In contrast to the limitations of CT analyzed above, CP proved to remain effective even for low IDRs, which makes it a particularly interesting strategy for countries with limited testing resources. While FES of CT approaches 55% for low IDRs and 47% for high IDRs, CP achieves FES in the order of 42–26% (at 60% app adoption). Moreover, the combined implementation of CT + CP resulted in ~ 25% FES reduction, bringing mortality down by 28–56% depending on IDR and app adoption rates. CT and CP techniques proved to be rather orthogonal in their contributions to reduce FES. We explain this by the fact that CT excels at quickly isolating detected symptomatic cases and their close contacts, while CP is able to significantly reduce transmission provoked by asymptomatic and pre-symptomatic carriers. Thus, a joint implementation of CT and CP is an appealing approach to mitigate the effects of respiratory virus pandemics.

Moreover, CP presents two further qualitative benefits over CT. One is enhanced privacy of app users, which depending on the CP app configuration (i.e., identify repeated contacts with the same person in rCP) could range from high to full anonymity. The second is long-term game-based habit formation and social conduct modification.
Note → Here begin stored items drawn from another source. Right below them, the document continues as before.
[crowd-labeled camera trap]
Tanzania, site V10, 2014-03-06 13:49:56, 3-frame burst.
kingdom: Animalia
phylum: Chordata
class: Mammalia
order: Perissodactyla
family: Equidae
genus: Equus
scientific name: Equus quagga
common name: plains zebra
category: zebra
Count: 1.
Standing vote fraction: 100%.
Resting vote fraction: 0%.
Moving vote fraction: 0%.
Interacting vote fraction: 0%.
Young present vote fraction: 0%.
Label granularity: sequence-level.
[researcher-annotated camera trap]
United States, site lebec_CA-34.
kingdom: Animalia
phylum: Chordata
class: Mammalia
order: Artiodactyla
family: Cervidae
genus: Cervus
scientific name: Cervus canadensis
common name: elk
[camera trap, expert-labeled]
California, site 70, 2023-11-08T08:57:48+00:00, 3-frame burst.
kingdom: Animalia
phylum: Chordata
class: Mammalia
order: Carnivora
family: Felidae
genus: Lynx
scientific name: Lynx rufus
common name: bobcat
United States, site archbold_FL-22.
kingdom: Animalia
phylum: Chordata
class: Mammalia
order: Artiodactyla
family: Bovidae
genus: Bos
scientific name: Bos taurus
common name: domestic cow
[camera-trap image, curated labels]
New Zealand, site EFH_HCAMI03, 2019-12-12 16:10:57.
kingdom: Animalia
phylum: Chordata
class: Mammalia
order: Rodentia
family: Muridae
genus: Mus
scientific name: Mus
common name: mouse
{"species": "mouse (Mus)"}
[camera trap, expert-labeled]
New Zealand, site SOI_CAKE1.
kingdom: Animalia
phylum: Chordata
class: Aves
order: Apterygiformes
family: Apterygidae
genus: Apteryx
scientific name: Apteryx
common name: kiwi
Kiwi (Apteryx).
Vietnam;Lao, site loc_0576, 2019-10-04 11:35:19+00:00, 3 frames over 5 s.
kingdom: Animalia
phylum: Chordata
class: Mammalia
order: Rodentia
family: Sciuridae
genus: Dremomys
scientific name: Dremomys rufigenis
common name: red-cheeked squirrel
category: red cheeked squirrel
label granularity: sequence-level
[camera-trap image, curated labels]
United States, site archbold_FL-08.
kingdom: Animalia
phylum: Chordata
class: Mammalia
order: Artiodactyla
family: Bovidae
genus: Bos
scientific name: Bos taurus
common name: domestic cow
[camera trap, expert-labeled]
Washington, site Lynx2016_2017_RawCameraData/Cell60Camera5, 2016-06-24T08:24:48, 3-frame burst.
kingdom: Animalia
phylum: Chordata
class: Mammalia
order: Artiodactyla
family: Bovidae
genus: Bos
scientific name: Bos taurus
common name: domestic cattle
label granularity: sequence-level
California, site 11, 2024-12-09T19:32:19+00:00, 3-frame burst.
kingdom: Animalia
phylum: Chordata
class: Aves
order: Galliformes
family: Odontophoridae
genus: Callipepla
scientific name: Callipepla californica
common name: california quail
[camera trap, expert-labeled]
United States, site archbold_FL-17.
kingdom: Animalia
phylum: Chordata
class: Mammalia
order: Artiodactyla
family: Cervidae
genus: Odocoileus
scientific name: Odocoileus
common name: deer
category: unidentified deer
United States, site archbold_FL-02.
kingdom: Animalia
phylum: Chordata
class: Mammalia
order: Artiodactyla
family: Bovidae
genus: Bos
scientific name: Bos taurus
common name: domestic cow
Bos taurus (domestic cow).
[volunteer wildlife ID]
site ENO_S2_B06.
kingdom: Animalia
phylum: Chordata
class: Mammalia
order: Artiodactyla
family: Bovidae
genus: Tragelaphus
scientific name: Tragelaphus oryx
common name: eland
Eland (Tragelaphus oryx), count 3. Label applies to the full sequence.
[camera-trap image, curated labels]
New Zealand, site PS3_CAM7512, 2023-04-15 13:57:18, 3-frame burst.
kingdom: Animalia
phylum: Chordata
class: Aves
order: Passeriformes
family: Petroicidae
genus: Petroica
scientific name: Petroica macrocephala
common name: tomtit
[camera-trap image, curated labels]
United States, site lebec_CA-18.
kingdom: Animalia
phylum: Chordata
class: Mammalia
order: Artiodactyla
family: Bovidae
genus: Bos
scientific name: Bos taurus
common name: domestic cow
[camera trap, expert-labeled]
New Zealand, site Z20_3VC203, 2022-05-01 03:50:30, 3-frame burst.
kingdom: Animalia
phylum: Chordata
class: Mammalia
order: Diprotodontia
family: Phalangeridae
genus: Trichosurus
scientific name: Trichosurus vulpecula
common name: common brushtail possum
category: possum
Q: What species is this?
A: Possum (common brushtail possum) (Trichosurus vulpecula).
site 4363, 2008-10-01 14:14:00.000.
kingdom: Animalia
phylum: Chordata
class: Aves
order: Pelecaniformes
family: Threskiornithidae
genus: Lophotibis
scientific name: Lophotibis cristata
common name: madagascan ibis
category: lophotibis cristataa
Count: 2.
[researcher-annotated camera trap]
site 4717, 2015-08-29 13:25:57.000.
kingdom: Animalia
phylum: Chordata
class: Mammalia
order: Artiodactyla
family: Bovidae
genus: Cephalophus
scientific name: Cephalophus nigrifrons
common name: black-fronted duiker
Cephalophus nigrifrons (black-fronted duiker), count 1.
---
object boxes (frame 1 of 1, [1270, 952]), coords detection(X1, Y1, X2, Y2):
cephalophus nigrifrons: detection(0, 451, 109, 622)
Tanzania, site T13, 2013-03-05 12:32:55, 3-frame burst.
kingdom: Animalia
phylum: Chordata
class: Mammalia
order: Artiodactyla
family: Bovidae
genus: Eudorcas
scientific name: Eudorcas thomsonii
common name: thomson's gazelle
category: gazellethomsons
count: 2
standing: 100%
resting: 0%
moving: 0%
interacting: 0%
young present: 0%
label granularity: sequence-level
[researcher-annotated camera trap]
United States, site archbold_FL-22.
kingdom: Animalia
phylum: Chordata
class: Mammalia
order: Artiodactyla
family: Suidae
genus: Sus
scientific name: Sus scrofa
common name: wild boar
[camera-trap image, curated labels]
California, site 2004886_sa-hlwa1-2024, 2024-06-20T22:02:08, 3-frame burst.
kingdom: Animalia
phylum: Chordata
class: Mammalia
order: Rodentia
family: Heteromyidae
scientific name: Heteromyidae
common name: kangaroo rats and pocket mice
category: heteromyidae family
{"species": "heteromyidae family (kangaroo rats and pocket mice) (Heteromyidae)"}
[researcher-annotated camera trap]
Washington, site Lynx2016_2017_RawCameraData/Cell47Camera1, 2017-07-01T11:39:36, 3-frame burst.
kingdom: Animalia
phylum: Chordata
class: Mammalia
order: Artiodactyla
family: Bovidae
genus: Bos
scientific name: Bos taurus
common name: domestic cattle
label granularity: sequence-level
The informative notifications from the CP app could provoke profound habit changes that could additionally reduce FES in the long-term, by sustainably making users aware of the risks associated with certain behaviours. Finally, as vaccines are rolled-out, the flexibility of the \(C_{max}\) parameter can be conveniently and controllably increased as the population approaches herd immunity.

As on-going work, a prototype for such a CT + CP application is in development by these authors (and others) in the frame of the ContactAR project.